How to avoid Voltage Drop when fixing LED strip

Besides choosing a high-quality LED strip, you can do a few things to avoid voltage drop in some situations. In fact, a 24V LED strip light has a better performance than a 12V LED Strip. so if you are looking it make longer runs, we would recommend going with 24V LED strips. 

Divide long runs of LED strip lights into shorter strips, then connect additional “Parallel” wires from the power supply to each new LED strip. This process can be repeated as many times as needed. You may also run additional wire from the power unit alongside the uncut LED strip and attach it when voltage drop starts to occur. Just make sure you are using the correct wire gauge as explained below. 

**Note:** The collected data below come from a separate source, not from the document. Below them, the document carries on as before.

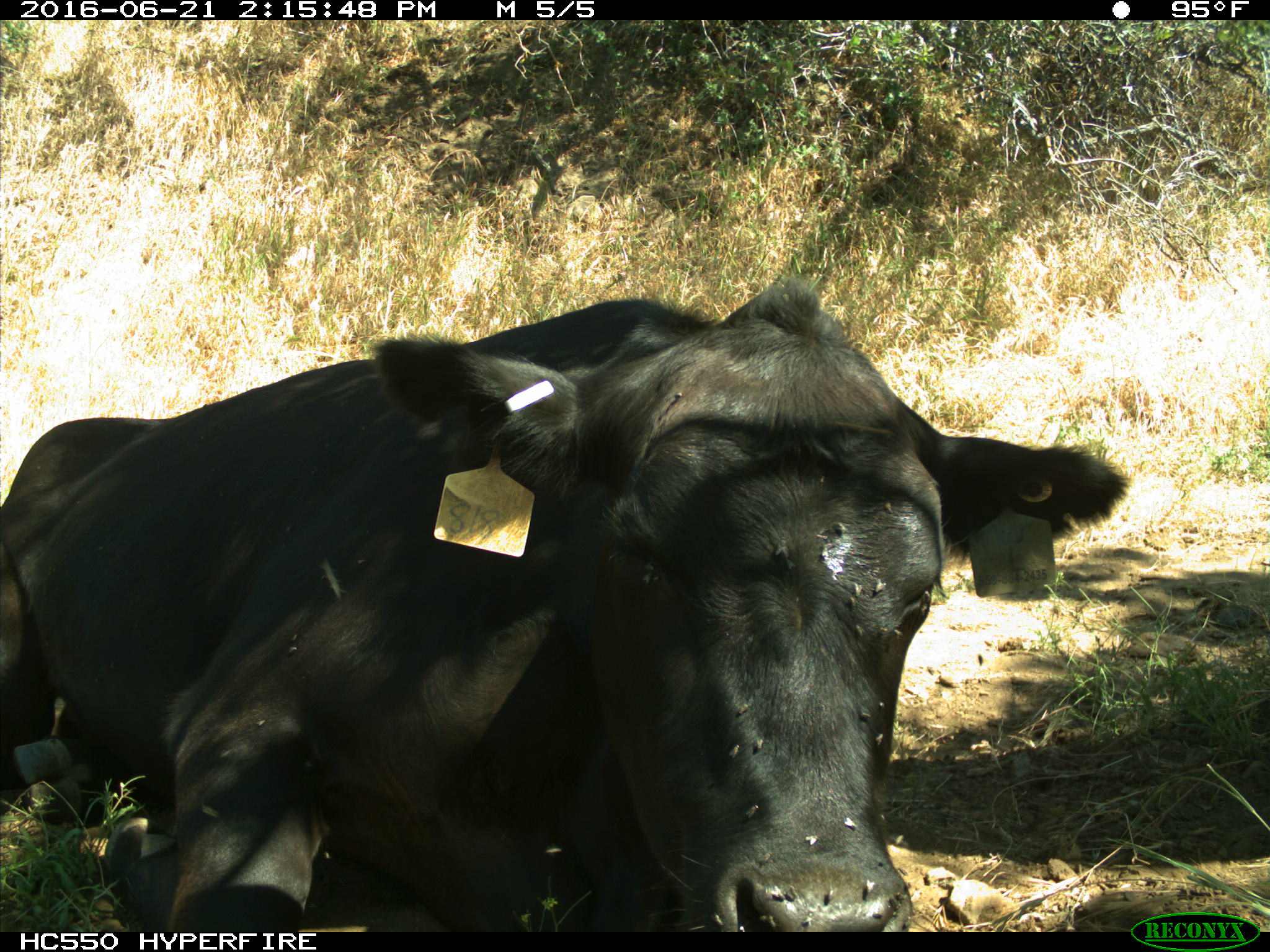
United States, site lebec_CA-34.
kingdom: Animalia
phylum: Chordata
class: Mammalia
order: Artiodactyla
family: Bovidae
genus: Bos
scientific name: Bos taurus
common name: domestic cow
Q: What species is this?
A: Bos taurus (domestic cow).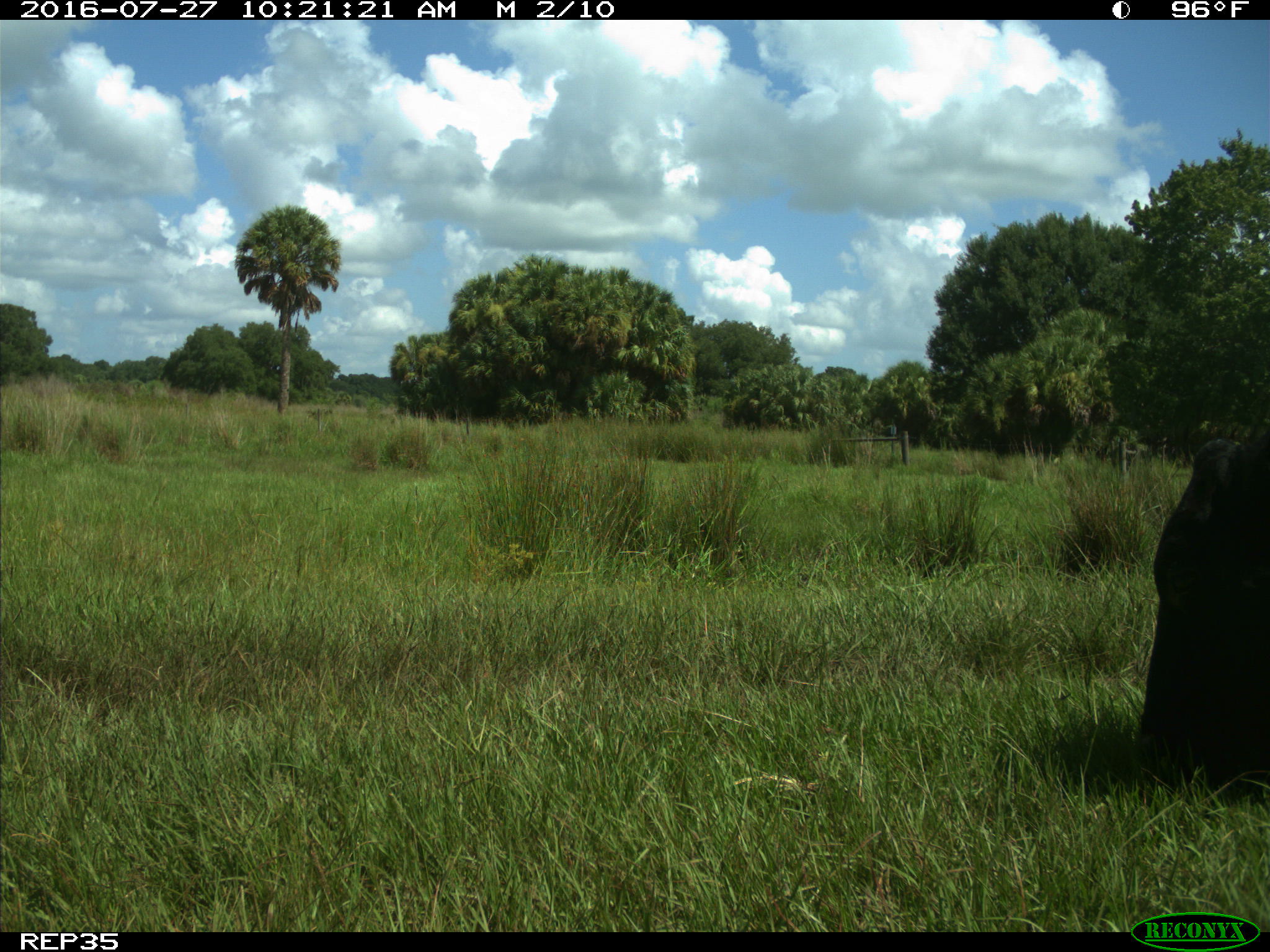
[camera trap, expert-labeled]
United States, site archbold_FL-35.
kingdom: Animalia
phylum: Chordata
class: Mammalia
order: Artiodactyla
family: Bovidae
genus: Bos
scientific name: Bos taurus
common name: domestic cow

Tip 1: Running multiple parallel runs at longer distances
If you wish to use a long length of wire from the power supply to the strip, use a Parallel connection. And you had better cut a whole reel led strip to some segments which have the same length. We suggest the segment is not over 1 meter.
Tip 2: Create a parallel connection from the power supply and split the runs in different directions.
When you want to install LED strip over 5m, Take an example of 10m, we recommend installing the power supply in the middle of 2 strips, and one LED strip is on the power right side, and the other is on the left side. Attention, they are Parallel connections.
Tip 3: Different areas fixed different power supplies.

The way of determining the Correct Wire Gauge:

1. Calculate the total length of wire from the power supply to the LED strip.
2. Determine the amount of current (amps) in the wire. To do this, add the total length (footage) of LED strip(s) that are connected to the power supply, and multiply by the wattage per foot of the strip
3. Divide the total wattage of your strips by 24 (if using 24 volt strips) to get the total current (amps). If you are using 12 volt strips, divide by 12. Now you have the current (amps).
Example: 45 watts divided by 24 = 1.875 Amps
4. The correct wire gauge is found in the intersection of amps and feet as seen in the chart below.


Note:  The wire itself draws current. If you are running longer lengths of wire than the total length of strips, use the next thickest wire. On the AWG scale, a LOWER number indicates a THICKER wire

It’s never a good idea to continuously run any electronic circuit at maximum capacity. For best results, add an additional 20% margin to your calculations. For example, if your total power consumption is 100 watts, add 20% (watts x 1.2) and assume it’s 120 watts. Then continue to perform your calculations for power supplies and wire gauges. This will protect your system to make it last longer and operate more safely.